The Snowbirds are a large attraction in Kelowna, regularly making stops in this city to wow audiences along the waterfront with their aerial acrobatics; but Wednesday’s visit was special.
Organized by local advocate Lisa Merrick, the chairperson for this event, the visit should help raise upwards of $40,000 for the CHILD Foundation, a non-profit organization dedicated to helping children with intestinal issues.
“When I was 16, I was diagnosed with ulcerative colitis. The CHILD Foundation stands for Children with Intestinal and Liver Disorders and I heard about the foundation because the Snowbirds were doing a show for the CHILD Foundation in White Rock. I was living there at the time, and my dad used to be a Snowbird back in the ’80s, so it was this cool connection and I started doing work for them,” said Merrick.
The CHILD Foundation is the baby of long-time B.C. politician Grace McCarthy, who has vowed not to retire until she has a cure for Crohn’s disease, inflammatory bowl disease and the other health problems CHILD addresses.
McCarthy was in town to watch the show and thank the Snowbirds personally for their impressive performance.
With tricks like the comrade loop, seven-planes strong, the seemingly death-defying kaleidoscope and the mirror image, a move made famous by the movie Top Gun’s shot of one pilot flying flip-side in his plane over another plane, impressive might even be an understatement.
As it happens, one really does have to be a ‘top dog’ to fly these patterns.
Every one of the pilots spends four to six years earning their military wings and needs an additional 1,200 hours in an ejection seat, or high-performance aircraft, to apply.

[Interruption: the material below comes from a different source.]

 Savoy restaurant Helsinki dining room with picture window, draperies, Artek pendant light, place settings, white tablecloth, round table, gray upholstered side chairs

“Once you have those conditions, the wings and the hours, he or she applies to the team and if it looks good they come to Moose Jaw, fly the plane for a little bit, we check out their hands and their feet and see how well they learn and adapt to formation flying…how well coordinated they are; and then we take four of them,” said Thomas Edelson, Canadian Snowbirds public affairs.
A new batch of pilots has just arrived at the training centre, 15 Wing in Moose Jaw, Sask.

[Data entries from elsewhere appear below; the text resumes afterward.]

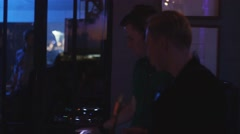 Dj spinning at turntable. Man play saxophone. Party in nightclub. Holidays - stock footage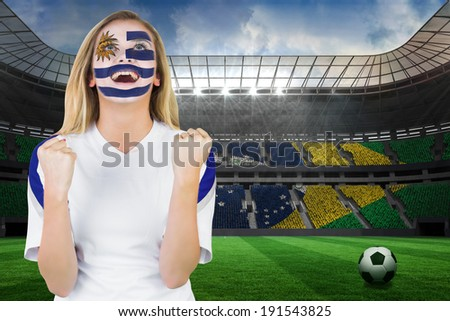 Excited fan in uruguay face paint cheering against large football stadium with brasilian fans - stock photo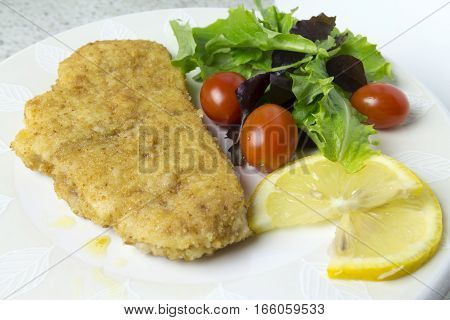 Swordfish Steak With Salad, Tomatoes And Lemon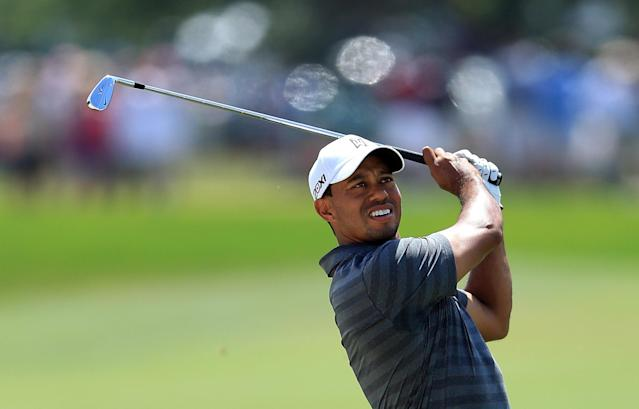ORLANDO, FL - MARCH 24: Tiger Woods of the USA plays his second shot at the par 4, 1st hole during the third round of the 2012 Arnold Palmer Invitational presented by MasterCard at Bay Hill Club and Lodge on March 24, 2012 in Orlando, Florida. (Photo by David Cannon/Getty Images)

Come this time next year, they’ll start their two-year stint as part of the performance squad.
Their job right now is to train and train and train some more.

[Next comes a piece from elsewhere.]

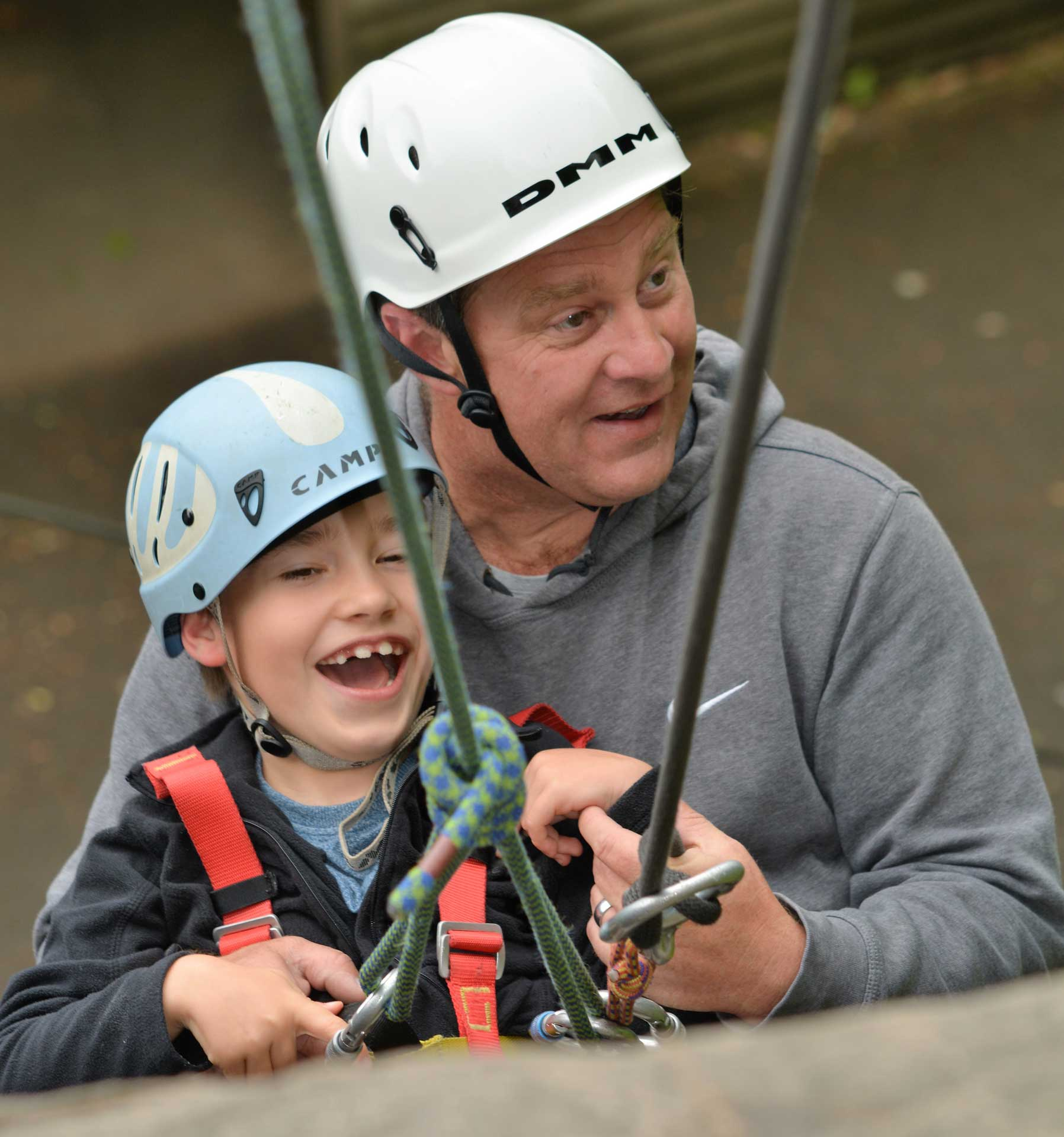 A child and man looking happy abseiling together outside with safety ropes and equipment at Calvert Trust Exmoor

“It’s not scary once you’re proficient. It’s like some people would think maybe ice skating is scary; but if you grew up on skates and skated every night for years and years and years and had somebody teach you and train you and drill you, it’s quite easy,” Edelson said.
By the time they take to the air, their precision understanding of aerodynamics and aircraft instrumentation and sheer body strength translates more as art than a science.
From the white smoke ribbon produced for the last man to die in Afghanistan to the plumes of jet-stream left by their dog fights, each manoeuvre leaves the audience more enamoured—until two planes finally produce a giant heart.
As they fade away into the sunny evening, streams of visitors pour from Waterfront Park, City Park, Stuart Park and, really, the entire downtown core.
Merrick knows already that her crew sold every T-shirt produced as a fundraiser for the event. Whether it yields the $40,000 expected or the $60,000 a Snowbirds performance for the foundation often manages to pull in with extra donations from the awestruck audience, seems a moot point. Everyone who saw a plane in the sky in Kelowna this week, listened to the radio interviews the Snowbirds gave or was greeted by one of CHILD Foundation’s collection volunteers, knows what CHILD stands for now.
And with that kind of power behind them, the sky is the limit on what this foundation can achieve.